As explained in this section, keys and values are variable-length strings of bytes. The MR-MPI library knows nothing of their contents and simply treats them as contiguous chunks of bytes. This section explains why it may be important to insure proper alignment of numeric data such as integers and floating point values.

Because keys are stored following integer lengths, keys are always at least 4-byte aligned. A larger alignment value can be specified if desired.

Because they follow keys, which may be of arbitrary length (e.g. a string), values can be 1-byte aligned. Note that if all keys are integers, then values will also be 4-byte aligned. A larger alignment value can be specified if desired.

When a multi-value is returned to the user program, e.g. by the callback of a reduce() method, only the first value in the multi-value is aligned to the valuealign setting. Subsequent values are packed one after the other. If all values are the same data-type, e.g. integers, then they will all have the same alignment.

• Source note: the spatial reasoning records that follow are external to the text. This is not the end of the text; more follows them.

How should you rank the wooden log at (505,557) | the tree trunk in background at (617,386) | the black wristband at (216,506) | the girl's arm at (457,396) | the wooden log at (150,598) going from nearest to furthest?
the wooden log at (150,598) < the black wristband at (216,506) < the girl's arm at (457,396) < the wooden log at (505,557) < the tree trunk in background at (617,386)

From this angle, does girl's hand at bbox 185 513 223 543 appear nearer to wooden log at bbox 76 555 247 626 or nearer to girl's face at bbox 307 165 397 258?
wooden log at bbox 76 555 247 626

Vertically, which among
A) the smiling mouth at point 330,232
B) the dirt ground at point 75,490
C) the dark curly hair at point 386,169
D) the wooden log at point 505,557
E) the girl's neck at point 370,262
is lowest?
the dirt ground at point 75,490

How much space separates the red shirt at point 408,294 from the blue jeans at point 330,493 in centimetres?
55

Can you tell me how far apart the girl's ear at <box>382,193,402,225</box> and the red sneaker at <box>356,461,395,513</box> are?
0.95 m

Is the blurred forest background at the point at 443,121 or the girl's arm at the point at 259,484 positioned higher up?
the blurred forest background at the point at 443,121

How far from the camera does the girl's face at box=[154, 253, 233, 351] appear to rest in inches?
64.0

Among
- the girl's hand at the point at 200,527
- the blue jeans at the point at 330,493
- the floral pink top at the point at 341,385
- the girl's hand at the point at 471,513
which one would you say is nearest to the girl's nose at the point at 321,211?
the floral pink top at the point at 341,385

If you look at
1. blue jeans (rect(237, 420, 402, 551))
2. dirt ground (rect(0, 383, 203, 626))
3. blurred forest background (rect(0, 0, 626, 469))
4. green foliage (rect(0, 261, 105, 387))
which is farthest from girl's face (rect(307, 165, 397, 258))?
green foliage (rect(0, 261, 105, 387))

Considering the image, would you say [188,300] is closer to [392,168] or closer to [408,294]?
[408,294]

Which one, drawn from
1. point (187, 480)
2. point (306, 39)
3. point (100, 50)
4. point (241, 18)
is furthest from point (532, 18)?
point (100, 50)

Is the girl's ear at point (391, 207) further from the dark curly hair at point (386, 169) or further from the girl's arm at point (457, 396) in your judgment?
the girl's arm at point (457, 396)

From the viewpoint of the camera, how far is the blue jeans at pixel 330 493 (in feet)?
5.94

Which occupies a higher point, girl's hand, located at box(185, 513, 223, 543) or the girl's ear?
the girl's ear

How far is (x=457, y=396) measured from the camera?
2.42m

However, if the values are mixed data types (e.g. strings and integers), then you may need to insure each value is aligned properly before using it in your myreduce() function. See the Technical Details for more discussion of data alignment.

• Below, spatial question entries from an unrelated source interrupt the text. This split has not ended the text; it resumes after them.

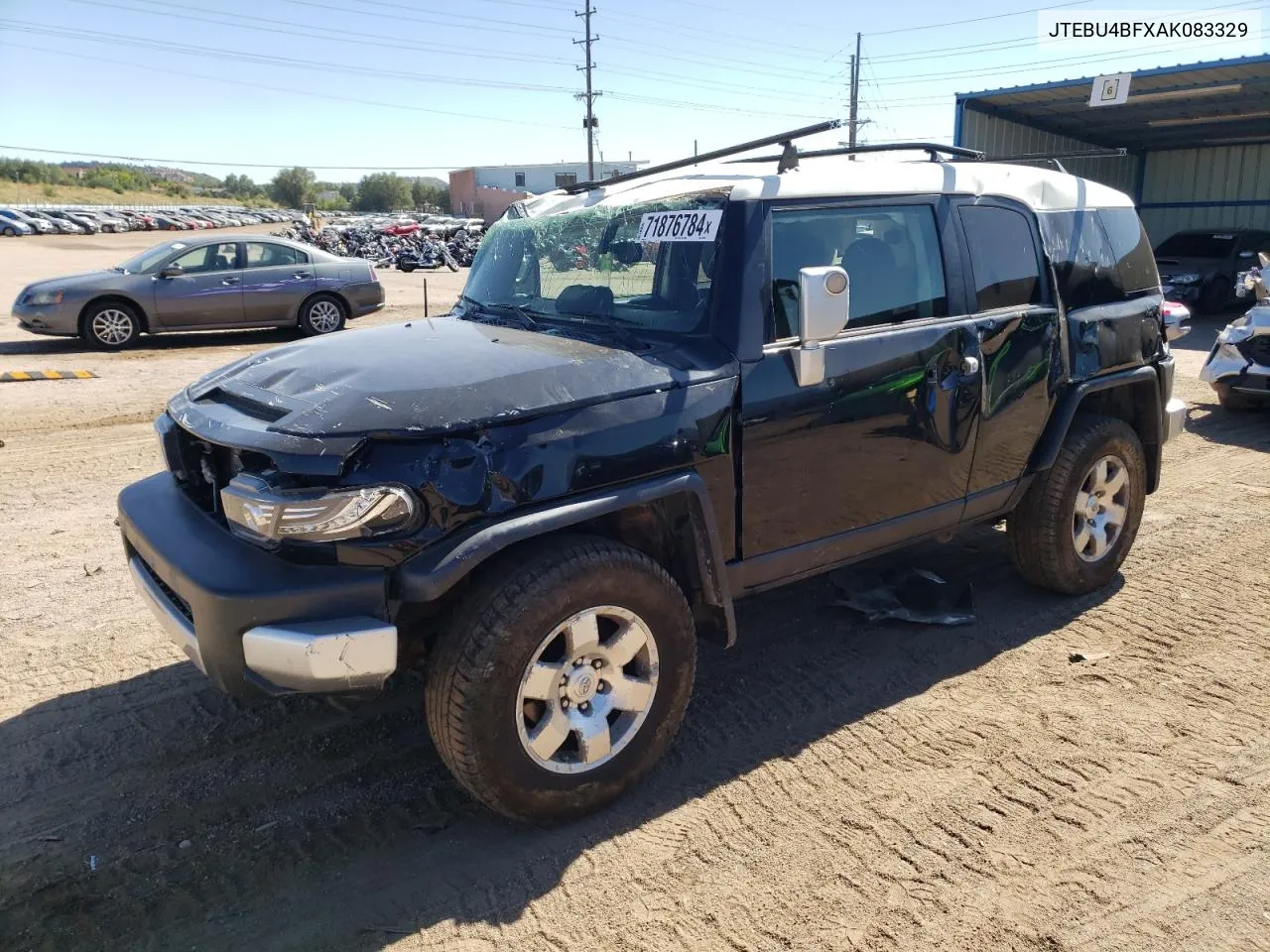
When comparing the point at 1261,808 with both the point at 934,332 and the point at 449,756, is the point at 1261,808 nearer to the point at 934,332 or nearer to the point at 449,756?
the point at 934,332

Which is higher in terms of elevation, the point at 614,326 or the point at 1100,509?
the point at 614,326

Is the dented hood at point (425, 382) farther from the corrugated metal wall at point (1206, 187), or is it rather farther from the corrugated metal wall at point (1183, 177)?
the corrugated metal wall at point (1206, 187)

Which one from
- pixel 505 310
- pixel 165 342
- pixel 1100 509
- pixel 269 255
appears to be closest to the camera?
pixel 505 310

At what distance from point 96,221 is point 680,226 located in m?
66.2

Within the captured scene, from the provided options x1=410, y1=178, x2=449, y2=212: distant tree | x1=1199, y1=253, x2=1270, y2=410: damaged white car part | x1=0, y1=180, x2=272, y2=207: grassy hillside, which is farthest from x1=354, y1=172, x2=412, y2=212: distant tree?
x1=1199, y1=253, x2=1270, y2=410: damaged white car part

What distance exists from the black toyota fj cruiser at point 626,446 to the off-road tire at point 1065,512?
0.05 ft

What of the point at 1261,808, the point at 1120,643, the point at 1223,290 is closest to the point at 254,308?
the point at 1120,643

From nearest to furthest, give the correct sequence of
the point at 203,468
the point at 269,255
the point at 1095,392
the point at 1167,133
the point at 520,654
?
the point at 520,654 → the point at 203,468 → the point at 1095,392 → the point at 269,255 → the point at 1167,133

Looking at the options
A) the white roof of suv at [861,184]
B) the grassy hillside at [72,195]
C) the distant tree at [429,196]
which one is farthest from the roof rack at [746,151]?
the distant tree at [429,196]

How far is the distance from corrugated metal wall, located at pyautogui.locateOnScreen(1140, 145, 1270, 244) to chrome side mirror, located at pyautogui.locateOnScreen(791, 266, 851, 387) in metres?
24.7

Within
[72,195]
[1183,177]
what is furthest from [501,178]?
[1183,177]

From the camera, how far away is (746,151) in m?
3.69

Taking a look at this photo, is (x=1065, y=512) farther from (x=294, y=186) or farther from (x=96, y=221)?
(x=294, y=186)

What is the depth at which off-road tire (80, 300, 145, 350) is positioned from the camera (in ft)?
40.8
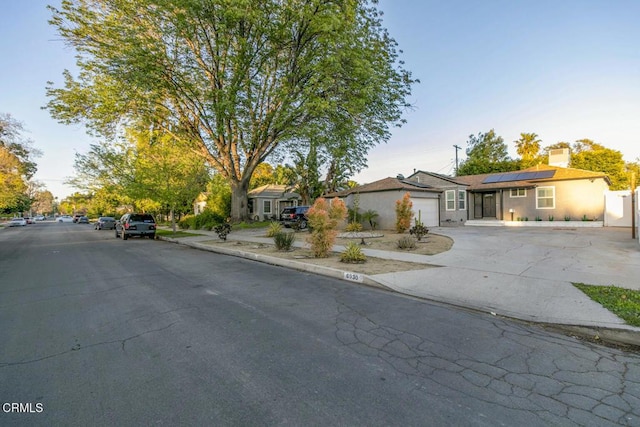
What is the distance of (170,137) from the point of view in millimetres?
23109

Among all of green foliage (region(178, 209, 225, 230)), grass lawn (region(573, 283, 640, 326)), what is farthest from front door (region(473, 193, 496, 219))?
green foliage (region(178, 209, 225, 230))

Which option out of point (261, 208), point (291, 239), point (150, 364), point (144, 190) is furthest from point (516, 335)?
point (261, 208)

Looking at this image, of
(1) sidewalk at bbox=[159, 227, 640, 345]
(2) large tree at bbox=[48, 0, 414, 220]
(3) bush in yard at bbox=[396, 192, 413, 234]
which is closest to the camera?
(1) sidewalk at bbox=[159, 227, 640, 345]

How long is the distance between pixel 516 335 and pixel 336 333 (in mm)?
2515

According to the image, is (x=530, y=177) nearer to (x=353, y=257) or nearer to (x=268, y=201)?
(x=353, y=257)

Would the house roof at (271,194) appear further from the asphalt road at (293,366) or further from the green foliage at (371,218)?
the asphalt road at (293,366)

These settings can only be changed before the first KeyValue or KeyMultiValue object is created by the MapReduce object. If changed after that, they will have no effect.

The default value for keyalign and valuealign is 4, meaning 4-byte alignment of keys and values.


The fpath setting determines the pathname for all disk files created by the MR-MPI library when it runs in out-of-core mode. Note that it is not a pathname for user data files read by the map() method. Those should be specified directly as part of the filename.

Out-of-core disk files are created with names like "fpath/mrmpi.kv,N,M,P" where "kv" is an file-type string ("kv", or "kmv" or "sort" or "part" or "set"), N is a number unique to each MapReduce object, M is a file counter, and P is the processor ID. fpath/mrmpi.kmv.N.P. Sort files are created by the sorting methods. Part and set files are created by collate() or convert() methods.

Setting fpath may be useful for specifying a disk local to each processor, or for a parallel file system that each processor can access.

This setting can only be changed before the first KeyValue or KeyMultiValue object is created by the MapReduce object. If changed after that, it will have no effect.

The default value for fpath is ".", which means the current working directory.